- TASK DIRECTIONS
Please output exactly the run of lines that starts at the line with "What is the measurement" and ends at the last line of the records below.

——————————

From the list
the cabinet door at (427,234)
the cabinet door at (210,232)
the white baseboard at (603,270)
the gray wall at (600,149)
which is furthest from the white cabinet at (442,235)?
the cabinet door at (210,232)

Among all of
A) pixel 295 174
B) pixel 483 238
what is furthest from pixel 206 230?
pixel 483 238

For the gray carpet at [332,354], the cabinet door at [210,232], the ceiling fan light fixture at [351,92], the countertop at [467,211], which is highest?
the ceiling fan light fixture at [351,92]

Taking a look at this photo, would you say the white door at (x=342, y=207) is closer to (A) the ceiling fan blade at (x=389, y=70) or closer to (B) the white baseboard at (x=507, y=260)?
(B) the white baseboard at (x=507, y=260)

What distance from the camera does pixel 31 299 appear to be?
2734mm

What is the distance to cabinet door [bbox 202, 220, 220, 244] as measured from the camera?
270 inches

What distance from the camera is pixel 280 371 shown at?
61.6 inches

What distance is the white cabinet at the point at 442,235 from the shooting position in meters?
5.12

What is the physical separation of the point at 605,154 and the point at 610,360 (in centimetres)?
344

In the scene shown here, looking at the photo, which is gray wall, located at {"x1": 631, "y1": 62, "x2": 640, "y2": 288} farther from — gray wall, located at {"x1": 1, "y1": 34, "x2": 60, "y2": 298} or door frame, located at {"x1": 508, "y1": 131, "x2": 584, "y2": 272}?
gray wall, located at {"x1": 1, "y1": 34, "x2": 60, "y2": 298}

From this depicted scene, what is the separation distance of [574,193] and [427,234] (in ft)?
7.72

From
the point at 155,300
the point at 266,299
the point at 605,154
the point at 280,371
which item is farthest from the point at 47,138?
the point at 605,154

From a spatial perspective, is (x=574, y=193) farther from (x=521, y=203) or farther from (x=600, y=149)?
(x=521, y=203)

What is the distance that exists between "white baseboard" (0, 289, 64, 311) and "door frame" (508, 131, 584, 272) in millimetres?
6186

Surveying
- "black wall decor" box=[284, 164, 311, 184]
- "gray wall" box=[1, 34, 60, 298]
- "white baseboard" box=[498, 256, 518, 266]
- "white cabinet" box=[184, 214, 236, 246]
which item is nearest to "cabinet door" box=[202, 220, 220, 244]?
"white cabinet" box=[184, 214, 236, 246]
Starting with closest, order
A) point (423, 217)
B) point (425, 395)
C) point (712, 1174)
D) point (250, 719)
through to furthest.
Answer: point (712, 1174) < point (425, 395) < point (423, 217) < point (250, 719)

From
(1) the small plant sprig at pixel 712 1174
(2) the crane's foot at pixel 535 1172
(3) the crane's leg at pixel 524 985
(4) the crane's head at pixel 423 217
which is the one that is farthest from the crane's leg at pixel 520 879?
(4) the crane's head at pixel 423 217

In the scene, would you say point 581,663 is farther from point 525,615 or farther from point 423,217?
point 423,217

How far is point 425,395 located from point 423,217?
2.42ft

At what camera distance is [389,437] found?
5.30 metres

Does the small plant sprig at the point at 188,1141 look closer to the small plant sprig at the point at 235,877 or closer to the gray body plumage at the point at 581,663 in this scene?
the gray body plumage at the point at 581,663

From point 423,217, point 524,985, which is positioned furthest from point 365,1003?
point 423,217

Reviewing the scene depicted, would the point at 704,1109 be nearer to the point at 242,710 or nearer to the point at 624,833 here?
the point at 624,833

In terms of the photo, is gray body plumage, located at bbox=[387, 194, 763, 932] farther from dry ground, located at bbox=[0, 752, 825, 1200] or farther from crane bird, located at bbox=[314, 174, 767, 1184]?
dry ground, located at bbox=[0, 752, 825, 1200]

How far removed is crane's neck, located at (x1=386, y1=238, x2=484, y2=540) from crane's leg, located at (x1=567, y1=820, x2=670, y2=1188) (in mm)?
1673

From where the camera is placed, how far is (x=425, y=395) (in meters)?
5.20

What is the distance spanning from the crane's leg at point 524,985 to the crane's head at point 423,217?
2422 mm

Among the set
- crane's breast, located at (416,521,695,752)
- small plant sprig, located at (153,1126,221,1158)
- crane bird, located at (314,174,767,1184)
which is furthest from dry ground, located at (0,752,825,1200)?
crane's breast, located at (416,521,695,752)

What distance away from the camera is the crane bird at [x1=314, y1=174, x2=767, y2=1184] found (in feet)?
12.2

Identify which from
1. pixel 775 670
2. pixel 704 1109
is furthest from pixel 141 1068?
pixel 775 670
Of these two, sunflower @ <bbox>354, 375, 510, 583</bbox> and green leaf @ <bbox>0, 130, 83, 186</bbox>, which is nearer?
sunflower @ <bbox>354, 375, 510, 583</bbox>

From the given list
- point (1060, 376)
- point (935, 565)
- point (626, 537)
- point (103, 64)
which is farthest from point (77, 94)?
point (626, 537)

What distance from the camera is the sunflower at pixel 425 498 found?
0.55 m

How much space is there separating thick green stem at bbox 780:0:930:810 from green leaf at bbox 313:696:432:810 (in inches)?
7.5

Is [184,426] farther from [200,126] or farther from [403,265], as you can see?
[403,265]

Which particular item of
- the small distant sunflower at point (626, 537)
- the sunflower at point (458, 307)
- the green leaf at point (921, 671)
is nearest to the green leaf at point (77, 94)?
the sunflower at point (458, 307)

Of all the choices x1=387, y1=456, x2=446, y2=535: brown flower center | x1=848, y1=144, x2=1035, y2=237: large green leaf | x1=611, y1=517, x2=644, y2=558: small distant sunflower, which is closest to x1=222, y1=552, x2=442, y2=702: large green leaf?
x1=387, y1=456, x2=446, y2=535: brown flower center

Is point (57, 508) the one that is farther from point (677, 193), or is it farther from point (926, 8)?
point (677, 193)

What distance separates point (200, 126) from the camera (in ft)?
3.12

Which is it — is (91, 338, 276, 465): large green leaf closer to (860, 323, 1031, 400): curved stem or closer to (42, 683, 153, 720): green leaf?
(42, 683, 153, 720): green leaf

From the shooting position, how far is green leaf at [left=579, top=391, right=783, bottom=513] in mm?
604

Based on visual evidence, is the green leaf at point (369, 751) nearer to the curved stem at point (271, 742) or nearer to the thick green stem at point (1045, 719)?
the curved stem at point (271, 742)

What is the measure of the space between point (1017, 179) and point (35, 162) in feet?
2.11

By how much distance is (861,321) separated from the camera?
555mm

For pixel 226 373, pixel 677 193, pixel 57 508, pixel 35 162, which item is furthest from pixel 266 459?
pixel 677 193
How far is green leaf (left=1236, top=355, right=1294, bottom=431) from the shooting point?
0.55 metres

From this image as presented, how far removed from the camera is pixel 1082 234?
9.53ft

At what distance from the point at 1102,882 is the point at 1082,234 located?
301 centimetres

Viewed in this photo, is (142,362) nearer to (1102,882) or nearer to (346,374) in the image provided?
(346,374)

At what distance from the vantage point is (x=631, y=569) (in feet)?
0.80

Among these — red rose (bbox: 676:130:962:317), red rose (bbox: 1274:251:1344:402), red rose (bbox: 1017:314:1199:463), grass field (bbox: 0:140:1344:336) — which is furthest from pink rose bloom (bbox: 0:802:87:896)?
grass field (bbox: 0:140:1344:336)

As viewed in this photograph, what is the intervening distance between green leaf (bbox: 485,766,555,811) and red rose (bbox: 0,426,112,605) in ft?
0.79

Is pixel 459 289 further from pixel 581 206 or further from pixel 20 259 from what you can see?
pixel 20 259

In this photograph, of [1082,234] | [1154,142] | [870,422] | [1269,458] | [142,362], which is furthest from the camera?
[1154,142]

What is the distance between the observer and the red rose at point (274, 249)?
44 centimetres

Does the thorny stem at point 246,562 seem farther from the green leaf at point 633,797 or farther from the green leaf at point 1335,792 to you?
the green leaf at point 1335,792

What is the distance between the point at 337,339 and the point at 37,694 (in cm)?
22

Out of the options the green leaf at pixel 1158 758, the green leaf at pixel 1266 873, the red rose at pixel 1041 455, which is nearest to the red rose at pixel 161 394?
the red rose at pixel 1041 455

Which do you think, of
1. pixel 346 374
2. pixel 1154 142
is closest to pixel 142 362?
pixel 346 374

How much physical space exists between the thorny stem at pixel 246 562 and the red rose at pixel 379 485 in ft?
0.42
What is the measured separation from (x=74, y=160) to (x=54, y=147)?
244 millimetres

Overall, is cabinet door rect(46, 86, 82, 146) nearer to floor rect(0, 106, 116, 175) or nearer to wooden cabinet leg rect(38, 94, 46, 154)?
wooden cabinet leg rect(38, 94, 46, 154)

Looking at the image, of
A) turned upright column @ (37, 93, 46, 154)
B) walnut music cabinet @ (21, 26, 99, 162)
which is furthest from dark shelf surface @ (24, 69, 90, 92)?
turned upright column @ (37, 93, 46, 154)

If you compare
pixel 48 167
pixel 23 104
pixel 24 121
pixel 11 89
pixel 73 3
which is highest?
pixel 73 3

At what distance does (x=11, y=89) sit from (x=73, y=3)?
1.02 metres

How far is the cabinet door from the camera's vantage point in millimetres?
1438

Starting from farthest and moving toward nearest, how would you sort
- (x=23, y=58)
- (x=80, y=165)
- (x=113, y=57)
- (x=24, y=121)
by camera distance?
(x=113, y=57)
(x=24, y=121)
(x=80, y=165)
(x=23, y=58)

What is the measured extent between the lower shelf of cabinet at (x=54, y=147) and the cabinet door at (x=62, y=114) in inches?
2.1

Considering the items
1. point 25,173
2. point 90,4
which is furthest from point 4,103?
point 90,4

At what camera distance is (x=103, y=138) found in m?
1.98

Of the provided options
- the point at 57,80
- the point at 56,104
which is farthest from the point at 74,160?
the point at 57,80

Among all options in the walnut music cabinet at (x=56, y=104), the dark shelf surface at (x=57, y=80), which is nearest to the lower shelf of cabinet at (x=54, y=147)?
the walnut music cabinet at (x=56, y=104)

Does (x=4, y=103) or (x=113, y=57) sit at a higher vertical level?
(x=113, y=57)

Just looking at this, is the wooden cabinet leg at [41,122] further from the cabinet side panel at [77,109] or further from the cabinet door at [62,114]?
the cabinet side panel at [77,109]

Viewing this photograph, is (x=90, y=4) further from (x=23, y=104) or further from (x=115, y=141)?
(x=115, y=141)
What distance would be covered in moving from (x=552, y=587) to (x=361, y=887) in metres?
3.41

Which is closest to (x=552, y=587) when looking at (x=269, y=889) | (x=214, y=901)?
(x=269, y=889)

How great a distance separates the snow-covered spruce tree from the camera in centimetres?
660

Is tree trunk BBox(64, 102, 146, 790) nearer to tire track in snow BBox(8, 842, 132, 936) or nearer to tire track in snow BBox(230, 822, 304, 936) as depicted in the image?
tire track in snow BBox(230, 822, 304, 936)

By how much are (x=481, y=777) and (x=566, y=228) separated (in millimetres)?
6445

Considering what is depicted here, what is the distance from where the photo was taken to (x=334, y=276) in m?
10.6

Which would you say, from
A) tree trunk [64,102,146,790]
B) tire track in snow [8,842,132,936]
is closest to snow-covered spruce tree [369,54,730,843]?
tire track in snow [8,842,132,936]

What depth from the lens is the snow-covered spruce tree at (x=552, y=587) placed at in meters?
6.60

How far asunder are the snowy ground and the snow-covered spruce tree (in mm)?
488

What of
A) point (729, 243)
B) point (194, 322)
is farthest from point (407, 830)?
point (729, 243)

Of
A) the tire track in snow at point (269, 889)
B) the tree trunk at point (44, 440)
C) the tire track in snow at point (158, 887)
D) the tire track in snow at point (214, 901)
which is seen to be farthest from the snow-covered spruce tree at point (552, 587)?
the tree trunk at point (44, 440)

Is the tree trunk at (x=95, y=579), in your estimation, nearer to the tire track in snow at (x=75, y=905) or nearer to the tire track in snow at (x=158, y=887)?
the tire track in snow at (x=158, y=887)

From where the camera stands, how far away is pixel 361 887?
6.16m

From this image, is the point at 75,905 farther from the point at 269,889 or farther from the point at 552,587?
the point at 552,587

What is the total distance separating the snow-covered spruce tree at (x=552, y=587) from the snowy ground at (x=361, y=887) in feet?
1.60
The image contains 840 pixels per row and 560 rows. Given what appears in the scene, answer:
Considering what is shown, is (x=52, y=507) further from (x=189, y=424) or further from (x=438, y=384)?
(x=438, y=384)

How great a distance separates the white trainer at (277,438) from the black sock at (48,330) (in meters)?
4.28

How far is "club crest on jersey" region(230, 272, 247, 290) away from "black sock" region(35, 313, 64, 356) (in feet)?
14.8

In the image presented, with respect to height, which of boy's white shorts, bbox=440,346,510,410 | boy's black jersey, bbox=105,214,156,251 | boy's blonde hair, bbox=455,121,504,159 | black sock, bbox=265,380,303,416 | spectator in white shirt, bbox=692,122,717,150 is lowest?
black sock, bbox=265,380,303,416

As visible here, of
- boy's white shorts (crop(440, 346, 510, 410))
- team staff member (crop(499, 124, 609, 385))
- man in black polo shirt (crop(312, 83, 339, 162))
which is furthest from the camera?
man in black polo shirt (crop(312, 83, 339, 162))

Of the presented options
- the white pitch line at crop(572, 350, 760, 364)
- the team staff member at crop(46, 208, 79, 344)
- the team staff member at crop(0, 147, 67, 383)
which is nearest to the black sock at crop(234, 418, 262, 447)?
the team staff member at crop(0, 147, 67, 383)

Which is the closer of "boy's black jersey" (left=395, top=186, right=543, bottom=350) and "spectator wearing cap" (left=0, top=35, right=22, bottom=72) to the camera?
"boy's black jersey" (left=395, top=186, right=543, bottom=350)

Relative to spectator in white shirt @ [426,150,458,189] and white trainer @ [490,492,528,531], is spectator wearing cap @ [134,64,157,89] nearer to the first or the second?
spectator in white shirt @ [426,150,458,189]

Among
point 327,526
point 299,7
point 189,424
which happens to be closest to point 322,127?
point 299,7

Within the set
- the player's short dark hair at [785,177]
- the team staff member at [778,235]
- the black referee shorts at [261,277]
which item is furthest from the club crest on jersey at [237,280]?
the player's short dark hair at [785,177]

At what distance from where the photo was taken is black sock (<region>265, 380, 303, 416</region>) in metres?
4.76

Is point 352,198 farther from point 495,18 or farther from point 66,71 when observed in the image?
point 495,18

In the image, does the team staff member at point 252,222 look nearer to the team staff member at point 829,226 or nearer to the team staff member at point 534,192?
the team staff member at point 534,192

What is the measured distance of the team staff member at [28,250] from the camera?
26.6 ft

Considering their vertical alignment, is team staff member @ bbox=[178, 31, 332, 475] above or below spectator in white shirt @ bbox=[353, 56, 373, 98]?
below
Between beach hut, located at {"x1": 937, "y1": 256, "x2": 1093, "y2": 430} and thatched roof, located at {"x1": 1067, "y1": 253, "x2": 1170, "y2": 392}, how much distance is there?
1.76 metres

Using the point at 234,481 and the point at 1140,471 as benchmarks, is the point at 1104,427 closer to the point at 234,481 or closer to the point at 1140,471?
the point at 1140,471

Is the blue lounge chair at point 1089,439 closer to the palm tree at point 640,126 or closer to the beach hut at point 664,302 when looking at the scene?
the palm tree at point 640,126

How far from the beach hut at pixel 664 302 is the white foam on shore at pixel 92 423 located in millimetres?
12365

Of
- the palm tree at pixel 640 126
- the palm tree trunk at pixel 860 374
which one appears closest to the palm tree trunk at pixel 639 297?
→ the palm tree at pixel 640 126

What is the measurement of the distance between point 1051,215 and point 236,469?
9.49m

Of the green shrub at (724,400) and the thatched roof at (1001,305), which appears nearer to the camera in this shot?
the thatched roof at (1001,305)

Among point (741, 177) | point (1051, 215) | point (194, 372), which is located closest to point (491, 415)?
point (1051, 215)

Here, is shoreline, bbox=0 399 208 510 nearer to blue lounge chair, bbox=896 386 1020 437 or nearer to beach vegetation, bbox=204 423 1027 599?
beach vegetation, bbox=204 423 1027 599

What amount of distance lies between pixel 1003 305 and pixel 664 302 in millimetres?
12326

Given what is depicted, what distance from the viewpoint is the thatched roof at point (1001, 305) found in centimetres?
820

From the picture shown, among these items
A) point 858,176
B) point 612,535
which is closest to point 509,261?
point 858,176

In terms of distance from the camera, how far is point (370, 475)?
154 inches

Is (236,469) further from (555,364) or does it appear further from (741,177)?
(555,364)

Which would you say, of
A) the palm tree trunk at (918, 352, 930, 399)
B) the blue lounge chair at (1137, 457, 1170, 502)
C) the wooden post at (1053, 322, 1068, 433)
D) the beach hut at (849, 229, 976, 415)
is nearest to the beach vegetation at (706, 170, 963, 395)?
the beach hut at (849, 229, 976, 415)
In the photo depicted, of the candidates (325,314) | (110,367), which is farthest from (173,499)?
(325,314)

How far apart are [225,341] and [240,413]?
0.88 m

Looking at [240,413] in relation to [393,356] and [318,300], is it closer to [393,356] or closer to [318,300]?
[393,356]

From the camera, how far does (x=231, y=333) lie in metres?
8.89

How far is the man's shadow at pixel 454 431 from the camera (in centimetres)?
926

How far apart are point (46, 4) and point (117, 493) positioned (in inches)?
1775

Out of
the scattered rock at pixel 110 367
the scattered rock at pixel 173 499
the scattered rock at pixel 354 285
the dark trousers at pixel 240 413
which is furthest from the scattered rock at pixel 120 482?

——————————

- COMPLETE RESPONSE
What is the measurement of the distance between point 1051,215 and point 236,469?
9.49m

Of the green shrub at (724,400) and the thatched roof at (1001,305), which appears nearer to the camera in this shot?
the thatched roof at (1001,305)

Among point (741, 177) | point (1051, 215) | point (194, 372), which is located closest to point (491, 415)?
point (1051, 215)

Here, is shoreline, bbox=0 399 208 510 nearer to blue lounge chair, bbox=896 386 1020 437 or nearer to beach vegetation, bbox=204 423 1027 599?
beach vegetation, bbox=204 423 1027 599

What amount of distance lies between pixel 1003 305 and pixel 664 302 in millimetres?
12326

Given what is depicted, what distance from the viewpoint is the thatched roof at point (1001, 305) found in centimetres?
820

From the picture shown, among these items
A) point 858,176
B) point 612,535
which is closest to point 509,261?
point 858,176

In terms of distance from the camera, how far is point (370, 475)?
154 inches

Is (236,469) further from (555,364) or does it appear further from (741,177)?
(555,364)

Which would you say, of
A) the palm tree trunk at (918, 352, 930, 399)
B) the blue lounge chair at (1137, 457, 1170, 502)
C) the wooden post at (1053, 322, 1068, 433)
D) the beach hut at (849, 229, 976, 415)
is nearest to the beach vegetation at (706, 170, 963, 395)?
the beach hut at (849, 229, 976, 415)
In the photo depicted, of the candidates (325,314) | (110,367), which is farthest from (173,499)?
(325,314)

How far apart are [225,341] and [240,413]?
0.88 m

Looking at [240,413] in relation to [393,356] and [318,300], is it closer to [393,356] or closer to [318,300]?
[393,356]

From the camera, how far does (x=231, y=333) lie in metres?
8.89

How far is the man's shadow at pixel 454 431 from the camera (in centimetres)?
926

How far apart are point (46, 4) and point (117, 493) positioned (in inches)?
1775

Out of
the scattered rock at pixel 110 367
the scattered rock at pixel 173 499
the scattered rock at pixel 354 285
the dark trousers at pixel 240 413
which is furthest from the scattered rock at pixel 120 482?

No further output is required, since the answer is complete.